Indonesia's JETP assumes the power sector was on track to emit 357 million tons of carbon by 2030, and will now limit that to a peak of 290 million tons.
But those figures failed to account for a number of new "captive" coal plants, which power factories rather than feeding into the grid.
So, "the question arises: can the target of 290 million tons still be achieved," asked Fabby Tumiwa, executive director of the Institute for Essential Services Reform (IESR), an Indonesian energy think tank.
"And is the commitment of $20 billion... adequate to achieve that target?"
The JETP secretariat did not respond to a request for comment.
'Not the way to do it'
Jakarta is reportedly also unhappy about the deal's proposed mix of financing, worried it will be offered mostly market-rate loans that saddle it with debt.
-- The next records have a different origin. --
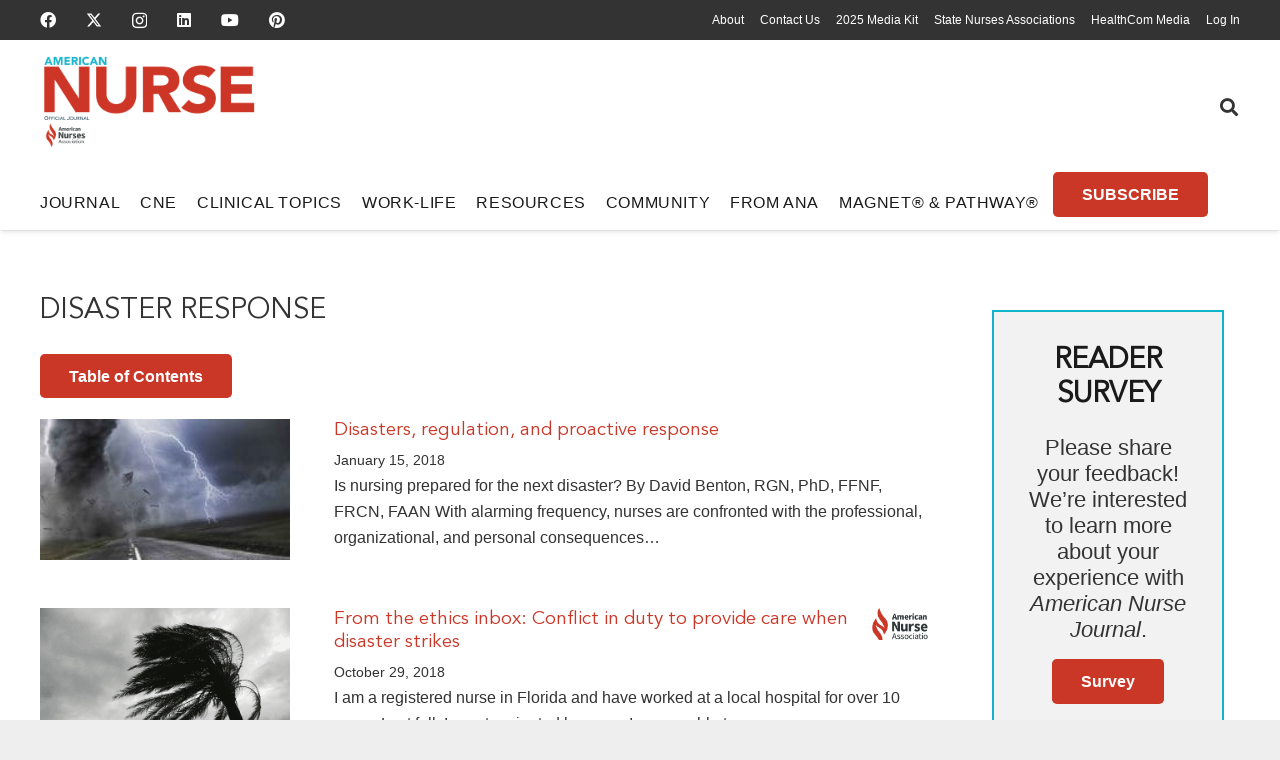

--- FILE ---
content_type: text/html; charset=utf-8
request_url: https://www.google.com/recaptcha/api2/aframe
body_size: 149
content:
<!DOCTYPE HTML><html><head><meta http-equiv="content-type" content="text/html; charset=UTF-8"></head><body><script nonce="bd7wdnOc4kjVE57JYNvwGw">/** Anti-fraud and anti-abuse applications only. See google.com/recaptcha */ try{var clients={'sodar':'https://pagead2.googlesyndication.com/pagead/sodar?'};window.addEventListener("message",function(a){try{if(a.source===window.parent){var b=JSON.parse(a.data);var c=clients[b['id']];if(c){var d=document.createElement('img');d.src=c+b['params']+'&rc='+(localStorage.getItem("rc::a")?sessionStorage.getItem("rc::b"):"");window.document.body.appendChild(d);sessionStorage.setItem("rc::e",parseInt(sessionStorage.getItem("rc::e")||0)+1);localStorage.setItem("rc::h",'1768634087558');}}}catch(b){}});window.parent.postMessage("_grecaptcha_ready", "*");}catch(b){}</script></body></html>

--- FILE ---
content_type: application/javascript; charset=utf-8
request_url: https://secure.adnxs.com/getuidp?callback=jsonp_1768634087100_64107
body_size: -187
content:
jsonp_1768634087100_64107({"uid":"0"})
"Indonesia is hoping for a larger share of grants," said Anissa Suharsono, energy policy associate at the International Institute for Sustainable Development.
She pointed to a Bloomberg report suggesting Indonesia could expect just $289 million in grants, with half earmarked for technical assistance.
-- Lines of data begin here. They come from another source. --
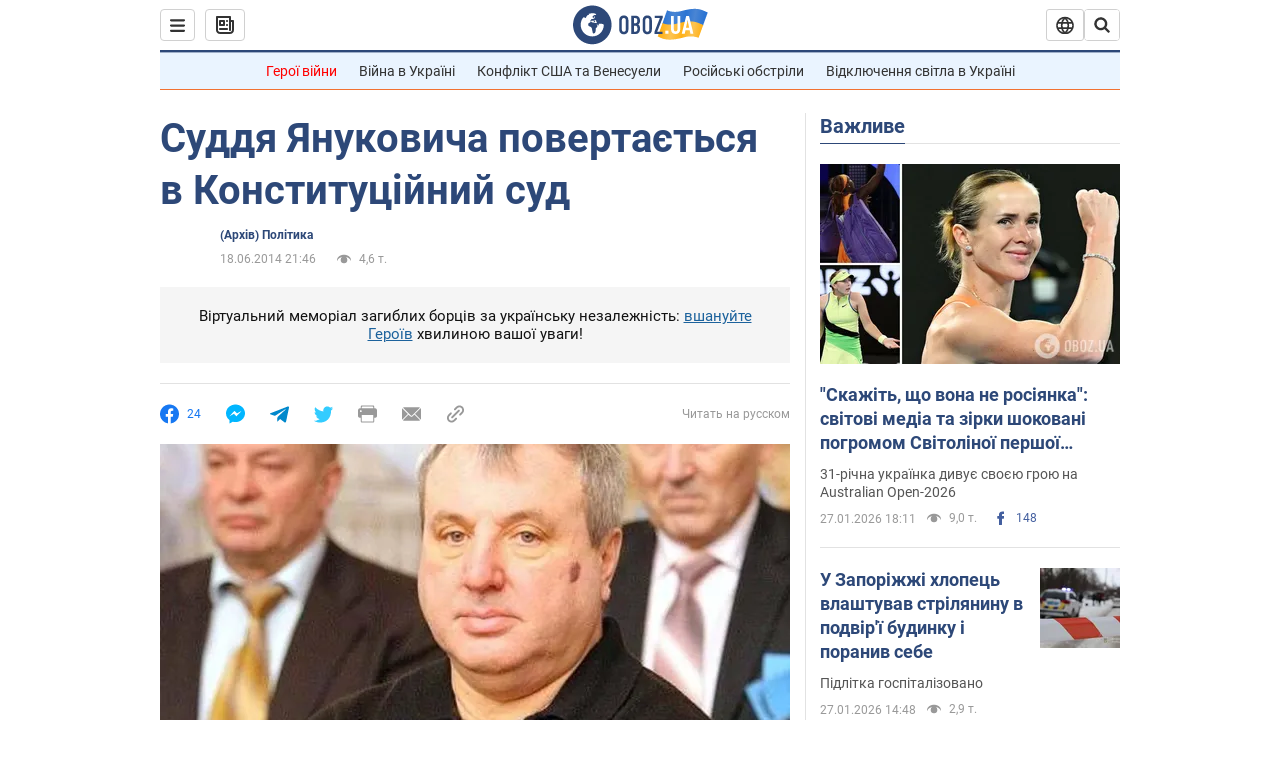

--- FILE ---
content_type: application/x-javascript; charset=utf-8
request_url: https://servicer.idealmedia.io/1418748/1?nocmp=1&sessionId=69791450-08ec4&sessionPage=1&sessionNumberWeek=1&sessionNumber=1&cbuster=1769542736729283551157&pvid=c667fcb6-259a-4a67-b49d-909c59c5a914&implVersion=11&lct=1763555100&mp4=1&ap=1&consentStrLen=0&wlid=7c3299a6-69d8-41ac-a0ea-d497ac057c94&uniqId=049be&niet=4g&nisd=false&evt=%5B%7B%22event%22%3A1%2C%22methods%22%3A%5B1%2C2%5D%7D%2C%7B%22event%22%3A2%2C%22methods%22%3A%5B1%2C2%5D%7D%5D&pv=5&jsv=es6&dpr=1&hashCommit=cbd500eb&apt=2014-06-18T21%3A46%3A00&tfre=3719&scale_metric_1=64.00&scale_metric_2=256.00&scale_metric_3=100.00&w=0&h=1&tl=150&tlp=1&sz=0x1&szp=1&szl=1&cxurl=https%3A%2F%2Fnews.obozrevatel.com%2Fukr%2Fpolitics%2F75826-suddya-yanukovicha-povertaetsya-v-konstitutsijnij-sud.htm&ref=&lu=https%3A%2F%2Fnews.obozrevatel.com%2Fukr%2Fpolitics%2F75826-suddya-yanukovicha-povertaetsya-v-konstitutsijnij-sud.htm
body_size: 874
content:
var _mgq=_mgq||[];
_mgq.push(["IdealmediaLoadGoods1418748_049be",[
["unian.net","11972814","1","Відома акторка заявила, що занадто красива для українського кіно","Артистка каже, що мріє грати в історичних фільмах...","0","","","","5_yrizRfUgXkbsgEU_UY2THo8Typ0RoNN2mgvC6jbBh_IflNQAcCFUhNU-7RqfNCJP9NESf5a0MfIieRFDqB_Kldt0JdlZKDYLbkLtP-Q-WBZDdDwYaeRbtMTENTLTKb",{"i":"https://s-img.idealmedia.io/n/11972814/45x45/0x0x493x493/aHR0cDovL2ltZ2hvc3RzLmNvbS90LzQyNzAyNC82OTk2NjdlMjgyMjA2NjAxNTAzMjE4ZDE3ZDgyYmIwNS5qcGVn.webp?v=1769542736-M9QKStje5MoJ2d_6triRruYqv5NT6MYIPTolYjvtDG0","l":"https://clck.idealmedia.io/pnews/11972814/i/1298901/pp/1/1?h=5_yrizRfUgXkbsgEU_UY2THo8Typ0RoNN2mgvC6jbBh_IflNQAcCFUhNU-7RqfNCJP9NESf5a0MfIieRFDqB_Kldt0JdlZKDYLbkLtP-Q-WBZDdDwYaeRbtMTENTLTKb&utm_campaign=obozrevatel.com&utm_source=obozrevatel.com&utm_medium=referral&rid=d1e8cd11-fbb7-11f0-ae40-d404e6f98490&tt=Direct&att=3&afrd=296&iv=11&ct=1&gdprApplies=0&muid=q0rU8oDj3hCb&st=-300&mp4=1&h2=RGCnD2pppFaSHdacZpvmnoTb7XFiyzmF87A5iRFByjsgNjusZyjGo1rMnMT1hEiOhumDt6a8mN7o5CH77ZLjIg**","adc":[],"sdl":0,"dl":"","category":"Шоу-бизнес","dbbr":0,"bbrt":0,"type":"e","media-type":"static","clicktrackers":[],"cta":"Читати далі","cdt":"","eventtrackers":[{"url":"https://servicer.idealmedia.io/evt?t=i","method":1,"event":1},{"url":"https://servicer.idealmedia.io/evt?t=j","method":2,"event":1},{"url":"https://servicer.idealmedia.io/evt?t=i\u0026r=1","method":1,"event":2},{"url":"https://servicer.idealmedia.io/evt?t=j\u0026r=1","method":2,"event":2}],"tri":"d1e946cf-fbb7-11f0-ae40-d404e6f98490","crid":"11972814"}],],
{"awc":{},"dt":"desktop","ts":"","tt":"Direct","isBot":1,"h2":"RGCnD2pppFaSHdacZpvmnoTb7XFiyzmF87A5iRFByjsgNjusZyjGo1rMnMT1hEiOhumDt6a8mN7o5CH77ZLjIg**","ats":0,"rid":"d1e8cd11-fbb7-11f0-ae40-d404e6f98490","pvid":"c667fcb6-259a-4a67-b49d-909c59c5a914","iv":11,"brid":32,"muidn":"q0rU8oDj3hCb","dnt":2,"cv":2,"afrd":296,"consent":true,"adv_src_id":39175}]);
_mgqp();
"That is, in my view, outrageous. If it's meant to be a climate fund to encourage a developing country to faster transition, then this is not the way to do it," Suharsono told AFP.
The scale of the funding is another sticking point.
The JETP is not intended to cover all transition costs, with backers saying it should encourage other investors.
But estimates for the cost of achieving Indonesia's pledged goals are upwards of $100 billion, Tumiwa said, and that figure could be higher given the emissions miscalculation.
Even if an agreement on the financing mix can be hammered out, there are other stumbling blocks.
Indonesia, which generates over 60 percent of its power from coal, has many more coal plants than South Africa -- one of the world's largest emitters of greenhouse gases, and they are much younger.
That makes them more expensive to retire, with many more years of potential returns on investment to compensate when shuttering them.
'Nothing is perfect'
Solar and wind power account for less than one percent each of Indonesia's current power mix, and the archipelago's grid is both decentralised and needs upgrading to handle the intermittent nature of renewable energy.
The appetite for financing those upgrades may be low because state-owned Perusahaan Listrik Negara, commonly known by its acronym PLN, has a monopoly on the power sector, added Suharsono.
"Who's going to invest money in a grid that is going to belong to someone else?"
Experts also warn Indonesia needs to prepare for the economic impact of shifting from coal, an industry that directly employs around 250,000 people, according to IESR.
"The coal regions like in Kalimantan and south Sumatra, they are very reliant on the income from coal extractions and economic activities created from these coal extractions," said Rezky Khairun Zain, climate and energy senior analyst at the World Resources Institute, Indonesia.
"The government needs to set up capacity building not only for the workers but also the (local) governments, for them to find another way to increase the income not from the coal activities," he told AFP.
For all the challenges, Tumiwa believes the programme is the best option on the table.
"Nothing is perfect. The funding is still insufficient, and the negotiations are still challenging," he said.
"But we must proceed, at least to demonstrate that this concept can work and serve as a model."